Work instruction 1: Repeat, word for word, the stretch from "But China isn’t" through "the yuan’s depreciation." in the passage on China's current account surplus.
Work instruction 2: Carry on the passage on Asian current account surpluses from the point where it ends.

But China isn’t one of the economies in Asia whose currency policy now poses a global problem. It isn’t impeding balance of payments adjustment when it intervenes to limit the yuan’s depreciation. 

Nor is China a country with a particularly large current account surplus right now. China’s surplus isn’t very well measured (the two percent of GDP tourism deficit is, well, a bit too big).** But there is no doubt that the combination of China’s 15-16 stimulus and higher oil prices have brought China’s external surplus down. Even after taking into account the errors in its measurement, it may soon be under a percent of China’s GDP. This shouldn’t be a surprise—given its fiscal policy setting and credit boom, China really should be running a current account deficit

The big surpluses in Asia today are found in China’s neighbors. They generally compete with China in a range of manufacturing businesses. And many combine tight domestic policies and weak currencies. The combined surplus of Korea, Taiwan, Singapore, Vietnam, and Thailand now is close to $300 billion/ 9 percent of their combined GDP (Korea’s 4.5 percent of GDP surplus is on the low end for this group). The aggregate surplus of this group is in many ways comparable to China's pre-crisis surplus, both absolutely and relative to their GDP.

Dataset extract:
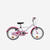 16 Inch Kids Bike Doctogirl 500 4-6 Years Old - Pink - .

Answer section 1:
But China isn’t one of the economies in Asia whose currency policy now poses a global problem. It isn’t impeding balance of payments adjustment when it intervenes to limit the yuan’s depreciation.

Answer section 2:
[Graph 1} Asian Current Account Balances

These five economies also all have a history of intervening. All intervened to block the appreciation of their currencies at critical points in time last year. All have—to use the Treasury’s new language—tended to intervene asymmetrically, resisting appreciation far more strongly than depreciation. Back when the dollar was on the back foot in late 17 and in early 18, they all were buying dollars to limit the appreciation of their currencies. (Though to be fair, Thailand and Vietnam did sell dollars to limit depreciation when the tide turned following the depreciation of the yuan this June and July).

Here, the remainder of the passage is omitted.